### What to do
Reproduce the stretch of the SIEM platform comparison from "Devo pricing is" through "Better with Others?" word for word.

### Text provided
Devo pricing is simple to understand and predict. Devo charges based on data ingestion per day averaged over a month-long period. That price includes all functionality, as well as encrypting data at rest. You receive access to the Security Operations application for SecOps use cases, the Service Operations application for ITOps use cases, and centralized log management for all other needs. There are no extra charges for adding users or dashboards. You receive 400 days of hot searchable storage included in the price. The only add-on option for Devo is to replicate data across availability zones. This pricing model makes Devo the more cost-effective option.

Integrations: Which Platform Integrates Better with Others?

Google Chronicle

Chronicle plays well with anything from the GCP ecosystem, but doesn’t integrate well with anything else. Just as Sentinel uses the ASIM as a schema to parse all data, Chronicle uses its own Unified Data Model, or UDM, as a schema to parse all data. This means the original message format is lost, and anything not parsed into this schema at ingestion time is also permanently lost. Like Microsoft, Google also has its own SOAR and Google isn’t interested in integrating with anything outside of its own ecosystem. This means automating actions outside of the GCP platform is going to be difficult at best.

Devo

Devo is a cloud-agnostic solution, thus it works well with most other technologies. Devo has a fully extensible API and can work with the SOAR platform of your choice, regardless of provider. Devo can ingest data from virtually any source, in structured or unstructured formats. Unlike Sentinel and Chronicle, Devo parses data at query time and NOT on ingestion, which preserves the original event in case you want to parse it differently in the future. This also makes Devo the most change tolerant solution since changing data format does not break ingestion.

Conclusion

Chronicle is cloud native and has scalability but it is still too immature a product. Many core capabilities such as case management and IR are in the SOAR product that was just recently acquired from Siemplify and are not well integrated into the SIEM. The fact that you have to go outside of Chronicle to other products such as Looker and BigQuery for dashboards, visualizations, and complex searching makes for cumbersome workflows. Significant development work needs to be done to integrate all the other Google solutions together to make a comprehensive solution.

For most medium-sized to large buyers with multiple environments (data centers and multiple-cloud environments), Devo is a better choice than Chronicle. Devo delivers the most modern and efficient architecture, offers a rich feature set, and has the more attractive cost model.

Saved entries

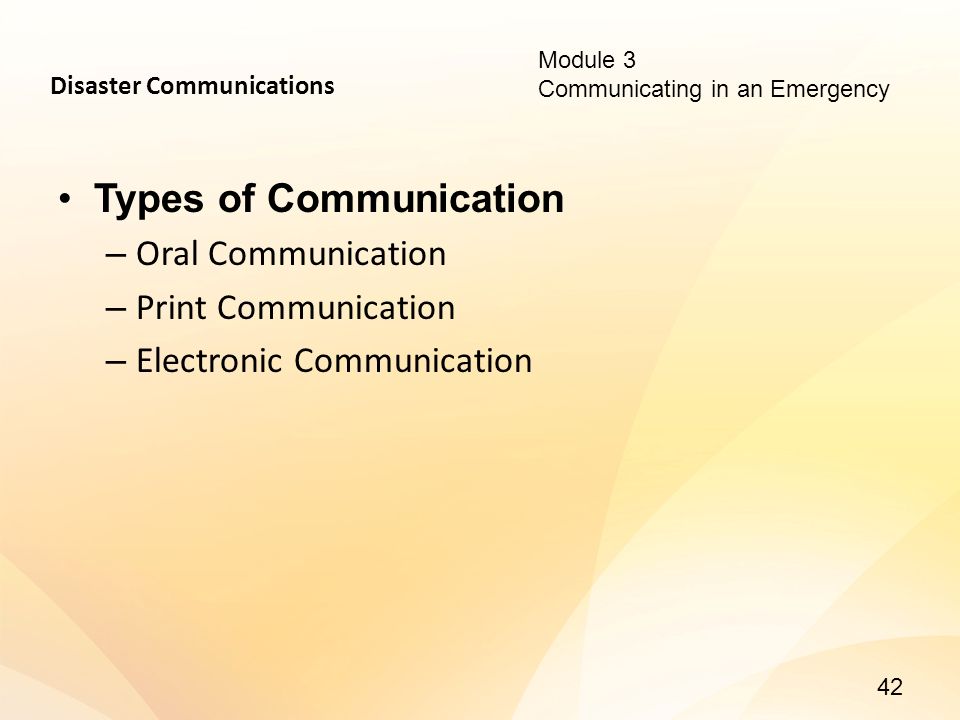 Disaster Communications

Module 3
Communicating in an Emergency

• Types of Communication
– Oral Communication
– Print Communication
– Electronic Communication

42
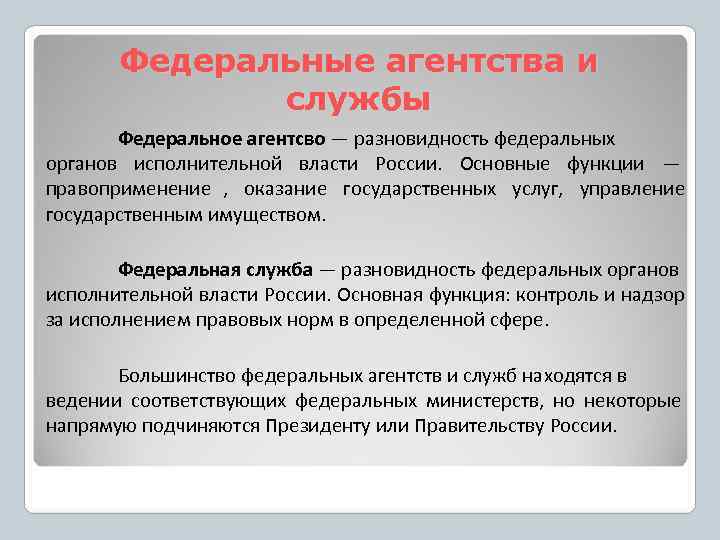 Федеральные агентства и службы

Федеральное агентсво — разновидность федеральных органов исполнительной власти России. Основные функции — правоприменение , оказание государственных услуг, управление государственным имуществом.

Федеральная служба — разновидность федеральных органов исполнительной власти России. Основная функция: контроль и надзор за исполнением правовых норм в определенной сфере.

Большинство федеральных агентств и служб находятся в ведении соответствующих федеральных министерств, но некоторые напрямую подчиняются Президенту или Правительству России.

### Response to this exercise
Devo pricing is simple to understand and predict. Devo charges based on data ingestion per day averaged over a month-long period. That price includes all functionality, as well as encrypting data at rest. You receive access to the Security Operations application for SecOps use cases, the Service Operations application for ITOps use cases, and centralized log management for all other needs. There are no extra charges for adding users or dashboards. You receive 400 days of hot searchable storage included in the price. The only add-on option for Devo is to replicate data across availability zones. This pricing model makes Devo the more cost-effective option.

Integrations: Which Platform Integrates Better with Others?